B&A Can you tell me the difference between metadata and keywords?

SB: Metadata, at its broadest, is descriptive information about information. In the traditional library world, metadata is most commonly thought of as the big 3 from the traditional card (now online) catalog: Author, Title, Subject. But there are other fields as well-year published, publisher, shelf list number (administrative info for the library). In the online world, we use metadata for administrative purposes (to know when a document is “stale” and needs to be updated or deleted or to know the nature of a file so we know if we have the correct software to open it) and for retrieval purposes (the subject or keyword).
There are roughly 3 kinds of ways to think about, or classify, metadata:

  1. Intrinsic – information that can be extracted directly from an object (e.g., file name, size)
  2. Administrative/Management – information used to manage the document (e.g., author, date created, date to be reviewed)
  3. Descriptive – information that describes the object (e.g. title, subject, audience)

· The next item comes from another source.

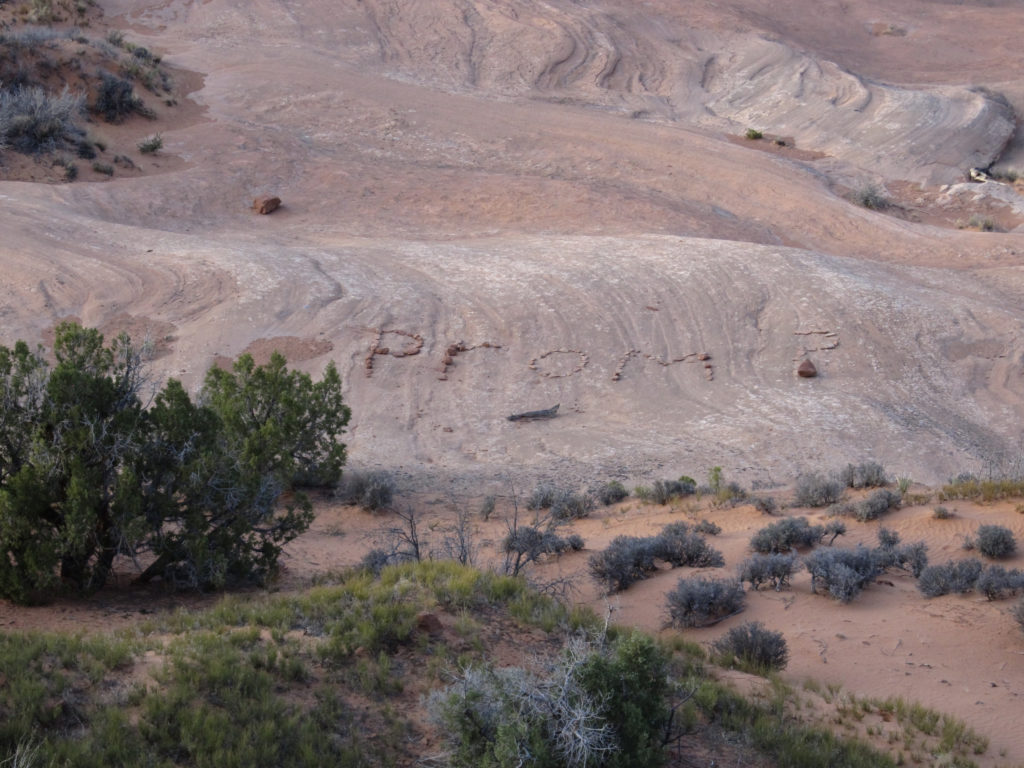 """Prom"" spelled out in rocks"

So, metadata can be quite varied-it may support retrieval (author, title, subject), it may support administration (call number, stale date), or both. As you can see, these categories are not mutually exclusive-administrative data could be used for retrieval purposes (if the system supported that usage) and we could debate as to whether “author” was administrative, descriptive or possibly even intrinsic, as with a piece of artwork.

That leaves us with keywords-what are they? Well, they’re a kind of descriptive metadata, generally describing the nature of the information. Keywords may be extracted directly from the text or they may be extrapolated-selected because they describe the text (subject, topic). The context in which keywords are selected and used is important for this reason. Keywords are by their nature fairly granular-a specific word applied to a specific item, often a narrow subset of a document (like a page or a paragraph), but even this granularity can vary in specificity (e.g., does the keyword describe the element in question specifically or generally?). Keywords are typically used for retrieval, as opposed to for administration.

When keywords are applied to html pages-which is generally done for descriptive and retrieval purposes-they are typically applied via a metatag. This may be what has led to some confusion around the difference between metadata and keywords. The metatag fields in HTML were meant to capture all sorts of metadata; and some are used to capture quite a wide array of information. Keyword seems to be the most commonly used/known of the meta field tags.

B&A How about the difference between taxonomies and hierarchies?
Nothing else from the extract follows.